In Sun S3L, arrays are distributed in blocks across multiple processes, allowing S3L operations to be performed in parallel on different sections of the array. These arrays are referred to in this manual as S3L arrays and, more generically, as parallel arrays.
Arrays passed to Sun S3L routines by C or F77 message-passing programs can have block, cyclic, or block-cyclic distributions. Regardless of the type of distribution specified by the calling program, Sun S3L will automatically select the distribution scheme that is most efficient for the routine being called. If that means Sun S3L changes the distribution method internally, it will restore the original distribution scheme on the resultant array before passing it back to the calling program.

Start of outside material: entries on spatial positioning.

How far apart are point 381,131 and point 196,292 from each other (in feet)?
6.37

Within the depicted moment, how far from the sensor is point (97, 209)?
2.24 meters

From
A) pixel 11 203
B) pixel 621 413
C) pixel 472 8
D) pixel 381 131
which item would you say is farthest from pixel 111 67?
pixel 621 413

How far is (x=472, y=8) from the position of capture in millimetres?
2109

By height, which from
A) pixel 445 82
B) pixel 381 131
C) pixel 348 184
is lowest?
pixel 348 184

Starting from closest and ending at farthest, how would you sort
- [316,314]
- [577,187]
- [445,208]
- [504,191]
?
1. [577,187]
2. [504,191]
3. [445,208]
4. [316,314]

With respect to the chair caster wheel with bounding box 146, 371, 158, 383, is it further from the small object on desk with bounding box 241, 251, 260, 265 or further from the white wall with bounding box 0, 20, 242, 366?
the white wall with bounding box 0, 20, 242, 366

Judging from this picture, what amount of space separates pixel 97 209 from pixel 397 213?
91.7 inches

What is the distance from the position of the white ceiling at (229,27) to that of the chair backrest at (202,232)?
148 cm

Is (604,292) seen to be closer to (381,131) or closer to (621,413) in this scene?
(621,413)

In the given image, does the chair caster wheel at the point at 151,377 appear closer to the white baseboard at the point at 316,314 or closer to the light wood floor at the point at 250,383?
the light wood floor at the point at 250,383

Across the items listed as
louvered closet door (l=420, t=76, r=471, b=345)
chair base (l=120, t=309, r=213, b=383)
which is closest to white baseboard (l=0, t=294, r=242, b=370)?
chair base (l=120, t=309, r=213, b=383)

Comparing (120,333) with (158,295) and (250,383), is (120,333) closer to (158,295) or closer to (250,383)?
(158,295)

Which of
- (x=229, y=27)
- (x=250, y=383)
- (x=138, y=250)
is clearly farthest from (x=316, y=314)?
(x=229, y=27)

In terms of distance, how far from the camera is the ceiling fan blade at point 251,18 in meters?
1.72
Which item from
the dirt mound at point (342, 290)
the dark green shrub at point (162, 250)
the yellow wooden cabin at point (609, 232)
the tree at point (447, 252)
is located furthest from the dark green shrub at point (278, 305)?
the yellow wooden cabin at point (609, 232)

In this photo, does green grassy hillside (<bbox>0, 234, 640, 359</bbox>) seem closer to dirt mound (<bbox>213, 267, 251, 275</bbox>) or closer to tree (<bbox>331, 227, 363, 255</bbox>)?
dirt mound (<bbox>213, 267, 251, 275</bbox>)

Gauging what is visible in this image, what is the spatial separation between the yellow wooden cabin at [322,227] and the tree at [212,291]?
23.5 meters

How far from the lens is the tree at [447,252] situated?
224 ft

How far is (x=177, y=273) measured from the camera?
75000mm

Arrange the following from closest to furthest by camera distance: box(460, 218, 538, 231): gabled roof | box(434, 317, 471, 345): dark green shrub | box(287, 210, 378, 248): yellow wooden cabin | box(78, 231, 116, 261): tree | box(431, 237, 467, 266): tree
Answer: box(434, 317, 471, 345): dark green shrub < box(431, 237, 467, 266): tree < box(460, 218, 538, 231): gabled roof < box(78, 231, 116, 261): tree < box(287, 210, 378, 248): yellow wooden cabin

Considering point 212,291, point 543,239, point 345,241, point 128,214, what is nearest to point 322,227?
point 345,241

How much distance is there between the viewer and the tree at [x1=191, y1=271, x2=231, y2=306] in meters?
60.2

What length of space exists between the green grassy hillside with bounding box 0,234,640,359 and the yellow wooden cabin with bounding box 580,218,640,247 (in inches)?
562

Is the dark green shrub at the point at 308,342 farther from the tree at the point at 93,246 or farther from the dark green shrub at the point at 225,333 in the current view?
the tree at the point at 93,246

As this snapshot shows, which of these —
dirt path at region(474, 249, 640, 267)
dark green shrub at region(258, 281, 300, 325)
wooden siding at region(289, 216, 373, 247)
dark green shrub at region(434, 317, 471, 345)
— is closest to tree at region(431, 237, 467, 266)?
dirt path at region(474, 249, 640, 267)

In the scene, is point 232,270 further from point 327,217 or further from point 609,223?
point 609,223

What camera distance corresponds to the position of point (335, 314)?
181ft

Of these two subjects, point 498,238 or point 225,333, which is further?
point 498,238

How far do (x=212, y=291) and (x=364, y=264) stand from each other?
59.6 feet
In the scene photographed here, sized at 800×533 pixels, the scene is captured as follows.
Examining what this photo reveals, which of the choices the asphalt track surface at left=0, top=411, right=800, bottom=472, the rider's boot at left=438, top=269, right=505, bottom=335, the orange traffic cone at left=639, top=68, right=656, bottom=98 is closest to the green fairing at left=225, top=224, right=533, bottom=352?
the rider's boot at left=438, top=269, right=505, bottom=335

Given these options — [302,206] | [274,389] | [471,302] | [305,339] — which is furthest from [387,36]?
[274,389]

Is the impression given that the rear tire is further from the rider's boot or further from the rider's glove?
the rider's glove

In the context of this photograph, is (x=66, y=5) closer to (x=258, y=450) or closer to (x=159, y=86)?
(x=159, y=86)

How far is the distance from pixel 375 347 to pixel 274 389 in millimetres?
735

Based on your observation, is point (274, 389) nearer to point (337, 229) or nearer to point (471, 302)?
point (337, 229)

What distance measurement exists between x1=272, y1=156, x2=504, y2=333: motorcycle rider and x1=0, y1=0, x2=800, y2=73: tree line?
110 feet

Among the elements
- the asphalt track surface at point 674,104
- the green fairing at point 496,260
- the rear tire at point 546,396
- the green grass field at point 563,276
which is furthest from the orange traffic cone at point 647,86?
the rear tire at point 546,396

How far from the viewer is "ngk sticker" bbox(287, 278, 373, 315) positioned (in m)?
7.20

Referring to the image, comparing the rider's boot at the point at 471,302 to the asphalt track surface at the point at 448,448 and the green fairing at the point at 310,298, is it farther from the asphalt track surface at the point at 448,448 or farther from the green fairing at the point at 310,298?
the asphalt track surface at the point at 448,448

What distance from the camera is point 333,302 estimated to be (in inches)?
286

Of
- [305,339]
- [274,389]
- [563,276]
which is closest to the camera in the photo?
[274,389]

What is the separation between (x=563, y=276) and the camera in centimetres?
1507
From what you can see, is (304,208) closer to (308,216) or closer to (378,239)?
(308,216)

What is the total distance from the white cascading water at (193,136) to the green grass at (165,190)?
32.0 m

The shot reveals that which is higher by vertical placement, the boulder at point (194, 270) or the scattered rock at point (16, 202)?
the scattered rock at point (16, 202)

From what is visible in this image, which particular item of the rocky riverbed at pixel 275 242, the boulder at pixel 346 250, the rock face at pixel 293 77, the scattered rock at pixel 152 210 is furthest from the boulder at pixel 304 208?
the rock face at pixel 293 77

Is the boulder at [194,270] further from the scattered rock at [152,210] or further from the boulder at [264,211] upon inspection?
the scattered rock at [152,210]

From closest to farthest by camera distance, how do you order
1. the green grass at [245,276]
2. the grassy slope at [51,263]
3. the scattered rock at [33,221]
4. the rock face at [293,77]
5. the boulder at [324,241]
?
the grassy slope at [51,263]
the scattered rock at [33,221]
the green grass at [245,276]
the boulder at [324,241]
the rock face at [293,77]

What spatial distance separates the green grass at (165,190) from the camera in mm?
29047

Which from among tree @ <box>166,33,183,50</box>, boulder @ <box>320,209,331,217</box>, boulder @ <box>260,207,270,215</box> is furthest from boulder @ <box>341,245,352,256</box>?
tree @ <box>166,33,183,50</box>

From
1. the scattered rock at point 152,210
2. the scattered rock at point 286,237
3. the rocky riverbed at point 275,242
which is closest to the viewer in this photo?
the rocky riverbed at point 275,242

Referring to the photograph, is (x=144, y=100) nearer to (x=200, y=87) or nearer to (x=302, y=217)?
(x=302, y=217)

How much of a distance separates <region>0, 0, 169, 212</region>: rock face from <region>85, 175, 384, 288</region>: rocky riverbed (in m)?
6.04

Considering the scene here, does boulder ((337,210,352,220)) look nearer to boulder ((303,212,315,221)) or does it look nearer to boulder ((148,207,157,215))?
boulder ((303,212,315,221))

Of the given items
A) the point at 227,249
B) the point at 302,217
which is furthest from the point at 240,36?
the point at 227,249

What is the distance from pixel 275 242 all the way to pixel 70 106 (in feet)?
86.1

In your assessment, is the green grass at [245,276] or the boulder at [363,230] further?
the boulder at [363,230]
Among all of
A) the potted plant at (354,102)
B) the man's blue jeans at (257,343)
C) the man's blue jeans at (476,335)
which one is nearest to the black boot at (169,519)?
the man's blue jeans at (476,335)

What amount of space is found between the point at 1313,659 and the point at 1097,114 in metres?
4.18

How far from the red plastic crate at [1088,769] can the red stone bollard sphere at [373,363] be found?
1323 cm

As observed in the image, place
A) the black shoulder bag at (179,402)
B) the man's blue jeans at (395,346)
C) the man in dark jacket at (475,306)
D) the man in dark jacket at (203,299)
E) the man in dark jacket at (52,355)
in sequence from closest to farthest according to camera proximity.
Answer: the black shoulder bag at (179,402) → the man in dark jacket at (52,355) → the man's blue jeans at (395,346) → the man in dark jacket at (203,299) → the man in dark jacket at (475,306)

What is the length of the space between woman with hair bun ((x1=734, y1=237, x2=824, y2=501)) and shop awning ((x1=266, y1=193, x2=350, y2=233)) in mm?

Arrays from C and F77 message-passing programs can also be undistributed. That is, all the elements of the array can be located on the same process--a serial array in the conventional sense.
The balance of this chapter describes S3L arrays in more detail.
A principal attribute of S3L arrays is rank--the number of dimensions an array has. For example, an S3L array with three dimensions is called a rank-three array. S3L arrays can have up to 31 dimensions.
An S3L array is also defined by its extents, its length along each dimension of the array and its type, which reflects the data type of its elements. S3L arrays can be of the following types:
S3L_integer (4-byte integer)
S3L_long_integer (8-byte integer)
S3L_float (4-byte floating point number)
S3L_double (8-byte double precision floating point number)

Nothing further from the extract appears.